Curtin and Howard search for Dobbs and their gold in a wicked sandstorm.  When they finally find Dobbs, they realize that their gold is blowing all around them in the storm.  The bandits mistook it for sand (believing Dobbs was going to use it to inflate the weight of his furs when selling them) and dumped the bags onto the ground.

All their toil and sweat, blowing in the wind.

But unlike Dobbs, at least they got out with their lives.

In the final moments, they laugh maniacally at the cruel cosmic joke the universe has played on them.

Huston filmed outside Mexico City, one of the first Hollywood films shot on location.  Huston liked adventure, travel, and most of all liked being far enough away from the studio heads that they couldn’t meddle with his picture.

Betty Bogart came along for the entirety of the months-long shoot, along with Huston’s new young wife Evelyn Keyes.  Huston had never liked Bogart’s wife Mayo—he thought she was a scold and she’d interrupted the filming of Falcon with her antics.
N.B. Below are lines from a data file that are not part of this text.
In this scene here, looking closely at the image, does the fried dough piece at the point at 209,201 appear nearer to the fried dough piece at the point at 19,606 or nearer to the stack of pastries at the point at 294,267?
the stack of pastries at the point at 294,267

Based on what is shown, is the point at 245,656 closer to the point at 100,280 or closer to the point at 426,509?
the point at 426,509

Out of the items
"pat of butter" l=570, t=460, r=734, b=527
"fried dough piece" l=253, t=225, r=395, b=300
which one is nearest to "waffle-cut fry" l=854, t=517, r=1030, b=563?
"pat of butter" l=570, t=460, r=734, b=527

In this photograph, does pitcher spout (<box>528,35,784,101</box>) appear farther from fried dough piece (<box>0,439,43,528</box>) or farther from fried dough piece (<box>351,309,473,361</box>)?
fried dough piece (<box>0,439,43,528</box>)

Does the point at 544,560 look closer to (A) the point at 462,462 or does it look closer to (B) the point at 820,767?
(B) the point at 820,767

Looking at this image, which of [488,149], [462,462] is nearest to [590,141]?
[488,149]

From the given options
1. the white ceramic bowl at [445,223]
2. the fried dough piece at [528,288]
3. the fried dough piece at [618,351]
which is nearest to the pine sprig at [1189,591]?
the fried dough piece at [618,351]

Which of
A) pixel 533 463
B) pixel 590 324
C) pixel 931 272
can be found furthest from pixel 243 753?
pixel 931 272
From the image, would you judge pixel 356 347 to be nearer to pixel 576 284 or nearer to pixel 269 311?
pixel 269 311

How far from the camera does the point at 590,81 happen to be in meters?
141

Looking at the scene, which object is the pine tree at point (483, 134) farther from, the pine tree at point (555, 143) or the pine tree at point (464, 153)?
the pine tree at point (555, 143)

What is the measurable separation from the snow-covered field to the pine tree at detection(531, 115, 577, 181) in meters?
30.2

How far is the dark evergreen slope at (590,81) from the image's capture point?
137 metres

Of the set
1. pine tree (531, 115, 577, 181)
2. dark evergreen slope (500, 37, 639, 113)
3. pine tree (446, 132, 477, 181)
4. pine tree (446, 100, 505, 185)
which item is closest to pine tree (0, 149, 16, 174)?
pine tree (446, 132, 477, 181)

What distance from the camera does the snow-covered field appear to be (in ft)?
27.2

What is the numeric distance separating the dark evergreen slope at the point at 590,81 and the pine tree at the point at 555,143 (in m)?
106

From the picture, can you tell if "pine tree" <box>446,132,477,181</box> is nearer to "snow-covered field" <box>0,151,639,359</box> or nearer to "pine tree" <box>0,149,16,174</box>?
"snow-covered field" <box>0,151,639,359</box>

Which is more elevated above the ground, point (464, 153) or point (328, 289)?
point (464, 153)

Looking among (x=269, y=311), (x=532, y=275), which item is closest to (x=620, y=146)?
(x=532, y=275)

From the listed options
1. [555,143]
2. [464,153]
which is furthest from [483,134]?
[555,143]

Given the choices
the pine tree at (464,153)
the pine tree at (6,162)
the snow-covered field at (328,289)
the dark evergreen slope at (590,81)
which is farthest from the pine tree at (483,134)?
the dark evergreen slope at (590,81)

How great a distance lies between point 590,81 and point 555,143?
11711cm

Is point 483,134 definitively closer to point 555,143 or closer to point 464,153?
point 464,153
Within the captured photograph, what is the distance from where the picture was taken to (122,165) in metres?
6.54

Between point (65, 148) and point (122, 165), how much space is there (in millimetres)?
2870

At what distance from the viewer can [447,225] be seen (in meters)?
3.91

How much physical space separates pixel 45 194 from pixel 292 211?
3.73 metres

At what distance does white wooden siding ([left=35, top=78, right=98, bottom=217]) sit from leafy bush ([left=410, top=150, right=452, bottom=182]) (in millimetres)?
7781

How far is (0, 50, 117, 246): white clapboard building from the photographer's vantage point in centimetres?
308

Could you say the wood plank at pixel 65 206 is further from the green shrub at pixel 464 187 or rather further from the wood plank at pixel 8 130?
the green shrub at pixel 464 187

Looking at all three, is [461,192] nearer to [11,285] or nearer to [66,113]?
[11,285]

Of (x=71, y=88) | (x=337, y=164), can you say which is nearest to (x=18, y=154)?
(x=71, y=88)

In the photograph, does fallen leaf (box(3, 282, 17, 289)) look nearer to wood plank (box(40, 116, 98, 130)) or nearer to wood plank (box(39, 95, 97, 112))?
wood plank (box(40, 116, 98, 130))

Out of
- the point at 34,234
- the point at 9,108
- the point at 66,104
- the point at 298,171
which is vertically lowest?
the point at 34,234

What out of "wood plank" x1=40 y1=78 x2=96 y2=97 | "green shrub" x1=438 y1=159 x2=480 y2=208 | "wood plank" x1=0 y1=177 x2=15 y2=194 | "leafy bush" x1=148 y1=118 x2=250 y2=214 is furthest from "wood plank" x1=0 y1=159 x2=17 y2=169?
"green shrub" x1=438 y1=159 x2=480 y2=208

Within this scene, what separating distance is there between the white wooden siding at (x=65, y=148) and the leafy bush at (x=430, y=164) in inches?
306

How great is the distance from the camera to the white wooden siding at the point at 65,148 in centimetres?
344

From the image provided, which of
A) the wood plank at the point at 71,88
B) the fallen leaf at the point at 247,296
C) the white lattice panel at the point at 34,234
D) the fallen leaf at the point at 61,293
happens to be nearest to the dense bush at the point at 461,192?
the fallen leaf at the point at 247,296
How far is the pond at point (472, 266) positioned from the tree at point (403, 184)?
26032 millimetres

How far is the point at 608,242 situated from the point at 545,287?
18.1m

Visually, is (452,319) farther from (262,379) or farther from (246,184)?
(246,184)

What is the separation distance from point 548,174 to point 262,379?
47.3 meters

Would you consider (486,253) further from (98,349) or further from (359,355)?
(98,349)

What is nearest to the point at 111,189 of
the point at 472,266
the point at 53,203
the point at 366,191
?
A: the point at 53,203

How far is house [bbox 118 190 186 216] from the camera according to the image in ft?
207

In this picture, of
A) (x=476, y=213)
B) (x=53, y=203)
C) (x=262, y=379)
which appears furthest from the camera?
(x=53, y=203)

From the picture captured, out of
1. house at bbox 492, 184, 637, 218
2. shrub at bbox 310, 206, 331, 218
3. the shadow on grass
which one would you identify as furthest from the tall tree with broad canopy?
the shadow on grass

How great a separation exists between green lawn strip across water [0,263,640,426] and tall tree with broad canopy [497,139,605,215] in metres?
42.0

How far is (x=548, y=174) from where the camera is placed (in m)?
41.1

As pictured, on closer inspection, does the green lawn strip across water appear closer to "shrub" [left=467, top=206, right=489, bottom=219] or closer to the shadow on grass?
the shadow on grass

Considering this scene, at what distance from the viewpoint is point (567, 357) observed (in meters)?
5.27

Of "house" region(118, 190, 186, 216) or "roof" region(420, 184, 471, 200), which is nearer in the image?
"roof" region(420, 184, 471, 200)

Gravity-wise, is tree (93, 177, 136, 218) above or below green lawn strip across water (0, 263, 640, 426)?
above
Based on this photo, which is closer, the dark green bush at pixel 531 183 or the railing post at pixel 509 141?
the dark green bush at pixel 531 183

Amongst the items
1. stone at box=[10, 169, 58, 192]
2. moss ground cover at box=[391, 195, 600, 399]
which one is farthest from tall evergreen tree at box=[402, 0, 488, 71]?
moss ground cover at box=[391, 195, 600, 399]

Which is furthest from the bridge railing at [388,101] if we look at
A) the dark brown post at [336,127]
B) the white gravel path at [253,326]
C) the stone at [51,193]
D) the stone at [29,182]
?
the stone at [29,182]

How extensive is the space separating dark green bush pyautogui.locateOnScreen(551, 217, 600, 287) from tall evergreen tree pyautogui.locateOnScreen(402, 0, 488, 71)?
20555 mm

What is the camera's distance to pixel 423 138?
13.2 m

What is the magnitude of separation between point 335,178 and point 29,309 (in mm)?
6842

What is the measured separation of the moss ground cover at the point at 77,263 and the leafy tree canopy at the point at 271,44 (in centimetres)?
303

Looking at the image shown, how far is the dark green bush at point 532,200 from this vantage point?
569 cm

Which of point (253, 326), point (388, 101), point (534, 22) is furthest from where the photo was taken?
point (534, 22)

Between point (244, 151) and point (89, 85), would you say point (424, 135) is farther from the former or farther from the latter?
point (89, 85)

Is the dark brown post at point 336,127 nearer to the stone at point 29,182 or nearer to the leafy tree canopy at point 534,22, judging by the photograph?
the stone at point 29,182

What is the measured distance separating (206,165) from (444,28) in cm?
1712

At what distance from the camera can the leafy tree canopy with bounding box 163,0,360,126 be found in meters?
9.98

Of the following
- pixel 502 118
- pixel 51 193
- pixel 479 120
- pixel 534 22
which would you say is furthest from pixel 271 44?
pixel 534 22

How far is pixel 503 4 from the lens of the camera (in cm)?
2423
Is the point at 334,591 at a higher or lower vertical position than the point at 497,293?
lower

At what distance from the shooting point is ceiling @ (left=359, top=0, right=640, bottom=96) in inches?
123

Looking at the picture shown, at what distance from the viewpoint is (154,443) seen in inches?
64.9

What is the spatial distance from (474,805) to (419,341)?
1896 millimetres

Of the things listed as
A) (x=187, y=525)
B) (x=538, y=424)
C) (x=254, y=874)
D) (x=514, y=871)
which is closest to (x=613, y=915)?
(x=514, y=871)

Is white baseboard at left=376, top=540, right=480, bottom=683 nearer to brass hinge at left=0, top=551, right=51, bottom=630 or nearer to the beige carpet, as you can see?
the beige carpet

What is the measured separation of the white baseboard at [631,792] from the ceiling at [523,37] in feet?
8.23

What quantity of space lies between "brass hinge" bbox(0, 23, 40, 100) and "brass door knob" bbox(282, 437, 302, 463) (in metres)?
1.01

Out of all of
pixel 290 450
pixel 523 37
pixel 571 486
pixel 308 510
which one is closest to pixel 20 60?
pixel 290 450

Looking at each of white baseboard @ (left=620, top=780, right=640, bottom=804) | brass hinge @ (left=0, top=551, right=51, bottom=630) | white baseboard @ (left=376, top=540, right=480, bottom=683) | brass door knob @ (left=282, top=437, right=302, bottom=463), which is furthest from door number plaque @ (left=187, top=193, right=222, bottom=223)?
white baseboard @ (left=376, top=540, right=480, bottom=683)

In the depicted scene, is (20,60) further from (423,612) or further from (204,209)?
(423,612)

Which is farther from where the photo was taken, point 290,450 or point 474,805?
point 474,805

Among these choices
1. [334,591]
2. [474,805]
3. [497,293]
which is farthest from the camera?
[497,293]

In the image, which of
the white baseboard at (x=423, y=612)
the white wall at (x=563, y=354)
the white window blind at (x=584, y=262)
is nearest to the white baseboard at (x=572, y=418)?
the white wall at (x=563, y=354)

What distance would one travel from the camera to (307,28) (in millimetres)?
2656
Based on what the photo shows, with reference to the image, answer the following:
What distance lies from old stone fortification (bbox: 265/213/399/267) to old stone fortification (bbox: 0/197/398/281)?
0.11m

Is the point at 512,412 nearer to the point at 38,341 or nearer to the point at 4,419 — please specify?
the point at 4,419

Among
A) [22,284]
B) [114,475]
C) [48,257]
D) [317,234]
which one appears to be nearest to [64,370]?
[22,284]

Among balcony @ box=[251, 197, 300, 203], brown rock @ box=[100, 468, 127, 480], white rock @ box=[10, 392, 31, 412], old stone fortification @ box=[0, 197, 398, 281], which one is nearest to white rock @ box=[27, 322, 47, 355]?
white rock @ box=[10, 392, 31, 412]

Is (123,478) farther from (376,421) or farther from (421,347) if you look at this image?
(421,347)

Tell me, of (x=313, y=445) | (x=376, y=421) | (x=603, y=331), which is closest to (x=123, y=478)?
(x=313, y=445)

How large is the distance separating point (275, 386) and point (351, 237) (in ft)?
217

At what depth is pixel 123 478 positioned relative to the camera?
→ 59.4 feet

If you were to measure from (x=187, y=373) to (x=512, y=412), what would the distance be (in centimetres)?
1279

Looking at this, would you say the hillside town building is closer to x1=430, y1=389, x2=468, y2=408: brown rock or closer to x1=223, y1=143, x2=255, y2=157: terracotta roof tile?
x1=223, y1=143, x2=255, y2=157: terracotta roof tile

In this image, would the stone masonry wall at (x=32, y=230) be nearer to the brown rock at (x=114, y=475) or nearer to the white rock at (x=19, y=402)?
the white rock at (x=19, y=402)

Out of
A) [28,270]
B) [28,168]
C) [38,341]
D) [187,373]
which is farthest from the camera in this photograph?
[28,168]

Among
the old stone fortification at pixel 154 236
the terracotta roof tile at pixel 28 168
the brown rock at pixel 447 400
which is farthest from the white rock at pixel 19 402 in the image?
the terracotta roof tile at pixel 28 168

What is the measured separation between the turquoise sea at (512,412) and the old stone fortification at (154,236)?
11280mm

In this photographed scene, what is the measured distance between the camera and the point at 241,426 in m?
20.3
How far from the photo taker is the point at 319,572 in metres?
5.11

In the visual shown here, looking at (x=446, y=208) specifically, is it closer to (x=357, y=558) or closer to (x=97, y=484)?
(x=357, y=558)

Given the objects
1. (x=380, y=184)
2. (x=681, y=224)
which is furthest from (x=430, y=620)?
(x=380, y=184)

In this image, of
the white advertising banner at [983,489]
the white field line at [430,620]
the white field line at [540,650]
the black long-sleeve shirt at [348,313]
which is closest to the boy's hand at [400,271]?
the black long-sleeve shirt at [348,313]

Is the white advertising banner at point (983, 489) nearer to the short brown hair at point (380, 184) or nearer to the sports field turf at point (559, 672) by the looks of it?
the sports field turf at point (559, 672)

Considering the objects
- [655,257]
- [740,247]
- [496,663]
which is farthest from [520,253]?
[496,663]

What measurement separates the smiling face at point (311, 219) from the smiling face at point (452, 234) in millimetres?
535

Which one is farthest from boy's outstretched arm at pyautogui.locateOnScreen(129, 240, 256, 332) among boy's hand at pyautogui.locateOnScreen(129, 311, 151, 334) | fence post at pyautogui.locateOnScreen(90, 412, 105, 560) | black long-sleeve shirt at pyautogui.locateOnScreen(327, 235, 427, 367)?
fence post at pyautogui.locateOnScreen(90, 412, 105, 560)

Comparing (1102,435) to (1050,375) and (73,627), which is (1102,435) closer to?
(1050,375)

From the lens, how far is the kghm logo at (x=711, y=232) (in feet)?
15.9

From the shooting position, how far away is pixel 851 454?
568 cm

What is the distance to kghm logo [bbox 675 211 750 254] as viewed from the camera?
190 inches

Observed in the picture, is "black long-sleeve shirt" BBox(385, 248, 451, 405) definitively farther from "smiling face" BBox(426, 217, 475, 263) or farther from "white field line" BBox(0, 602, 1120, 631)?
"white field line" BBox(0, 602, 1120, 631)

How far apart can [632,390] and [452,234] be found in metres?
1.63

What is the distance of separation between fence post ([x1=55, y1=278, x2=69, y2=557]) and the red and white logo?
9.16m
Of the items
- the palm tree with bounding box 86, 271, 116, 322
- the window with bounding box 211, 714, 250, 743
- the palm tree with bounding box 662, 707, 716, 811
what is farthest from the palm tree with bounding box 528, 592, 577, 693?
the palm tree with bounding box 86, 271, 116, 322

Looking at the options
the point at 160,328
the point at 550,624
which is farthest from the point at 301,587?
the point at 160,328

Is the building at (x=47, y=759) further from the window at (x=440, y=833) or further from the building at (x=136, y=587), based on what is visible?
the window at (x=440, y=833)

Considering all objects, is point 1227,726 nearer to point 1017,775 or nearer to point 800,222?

So what did Huston think of his friend’s new young wife?

“[Bogart’s life was] improved by Betty’s presence.  Oh, boy, was she good for him!  Open and hearty and direct.  With humor—and a kind of bravura quality.  Insulting and tropical.  I just loved her from the word go.”1

John Huston in Treasure of the Sierra Madre
John Huston makes a brief appearance in the film

The Treasure of the Sierra Madre was a triumph for Bogart and the younger and elder Huston.  It was not a huge box office success—it was considered too grim at the time, with no women, and no love story—but it has grown in stature over the years and is now considered a classic.  It’s number 38 on the American Film Institute’s List of 100 Greatest American films.

The Hustons picked up three Academy Awards for the film—John won for both screenwriting and direction, and Walter won for Best Supporting Actor.

For Bogart and Huston, it was only the beginning of their legendary collaboration.

Treasure of the Sierra Madre Verdict - Give It A Shot

Notes

  1. Sperber, A.M. and Eric Lax.  Bogart.  1997.

Sources

  • Sperber, A.M. and Eric Lax.  Bogart.  1997.
  • Meyers, Jeffrey.  John Huston:  Courage and Art.  2011.